Sunday, March 24, 2013
Winner, Children's Lit Association Book Award
I am thrilled to announce that Racial Innocence has won the 2013 Book Award from the Children's Literature Association. I'm deeply honored to see my book join the ranks with past winners, which include stellar works such as Nathalie op de Beeck's Suspended Animation: Children's Picture Books and the Fairy Tale of Modernity (University of Minnesota Press, 2010), Marah Gubar's Artful Dodgers: Reconceiving the Golden Age of Children’s Literature (Oxford University Press, 2009), Leonard Marcus's Minders of Make-Believe: Idealists, Entrepreneurs, and the Shaping of American Children’s Literature (Houghton-Mifflin, 2008), Kimberley Reynolds's Radical Children’s Literature: Future Visions and Aesthetic Transformations in Juvenile Fiction (Palgrave Macmillan, 2007), Julia Mickenberg's Learning from the Left: Children's Literature, the Cold War, and Radical Politics in the United States (Oxford University Press, 2006), Katharine Capshaw Smith's Children's Literature of the Harlem Renaissance (Indiana University Press, 2004), Claudia Nelson's Little Strangers: Portrayals of Adoption and Foster Care in America, 1850-1929 (Indiana University Press, 2003), and Lois Kuznets's When Toys Come Alive: Narratives of Animation, Metamorphosis, and Development (Yale University Press, 1994).

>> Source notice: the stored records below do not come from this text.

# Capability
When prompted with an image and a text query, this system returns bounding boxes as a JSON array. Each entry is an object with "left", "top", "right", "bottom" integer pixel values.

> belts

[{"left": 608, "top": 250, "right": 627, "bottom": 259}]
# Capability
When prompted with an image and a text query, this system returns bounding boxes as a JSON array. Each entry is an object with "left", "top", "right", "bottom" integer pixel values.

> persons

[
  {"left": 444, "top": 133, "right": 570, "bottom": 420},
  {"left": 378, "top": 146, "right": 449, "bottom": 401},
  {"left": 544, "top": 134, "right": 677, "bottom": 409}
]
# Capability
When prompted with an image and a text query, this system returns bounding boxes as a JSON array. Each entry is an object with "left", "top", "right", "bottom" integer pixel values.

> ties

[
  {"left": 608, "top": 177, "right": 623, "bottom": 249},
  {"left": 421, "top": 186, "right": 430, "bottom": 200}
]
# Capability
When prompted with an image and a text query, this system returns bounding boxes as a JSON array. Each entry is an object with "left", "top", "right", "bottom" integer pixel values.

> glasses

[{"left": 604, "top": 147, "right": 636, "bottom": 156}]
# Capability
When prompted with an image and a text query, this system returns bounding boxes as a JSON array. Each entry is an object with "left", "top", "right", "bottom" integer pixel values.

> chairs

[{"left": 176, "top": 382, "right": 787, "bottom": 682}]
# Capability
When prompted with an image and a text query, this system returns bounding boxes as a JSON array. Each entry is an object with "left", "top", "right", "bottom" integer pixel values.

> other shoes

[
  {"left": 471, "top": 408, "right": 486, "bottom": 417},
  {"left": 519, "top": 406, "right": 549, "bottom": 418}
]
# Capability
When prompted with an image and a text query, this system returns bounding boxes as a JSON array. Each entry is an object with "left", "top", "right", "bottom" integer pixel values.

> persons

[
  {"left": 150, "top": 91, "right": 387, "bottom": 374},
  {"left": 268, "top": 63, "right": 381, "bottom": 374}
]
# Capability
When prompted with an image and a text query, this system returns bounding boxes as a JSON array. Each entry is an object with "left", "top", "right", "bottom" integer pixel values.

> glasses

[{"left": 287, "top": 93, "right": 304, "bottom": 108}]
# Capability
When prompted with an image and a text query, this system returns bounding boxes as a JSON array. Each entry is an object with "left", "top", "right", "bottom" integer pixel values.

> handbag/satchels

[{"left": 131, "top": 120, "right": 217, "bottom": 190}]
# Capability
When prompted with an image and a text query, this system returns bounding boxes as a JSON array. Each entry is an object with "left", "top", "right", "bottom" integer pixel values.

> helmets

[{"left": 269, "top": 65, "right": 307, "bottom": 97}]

When I look at this list (and the much longer list of all the winners and honorable mentions for this award), I realize how deeply these books have influenced me, and how many of them I cite in Racial Innocence or elsewhere. Many, many thanks to the prize committee chaired by Elisabeth Gruner, to ChLA president (and Bryn Mawr College alumna!) Claudia Nelson, and most of all, to the Children's Literature Association for fostering decades of exemplary children's literature scholarship, without which I never could have written Racial Innocence.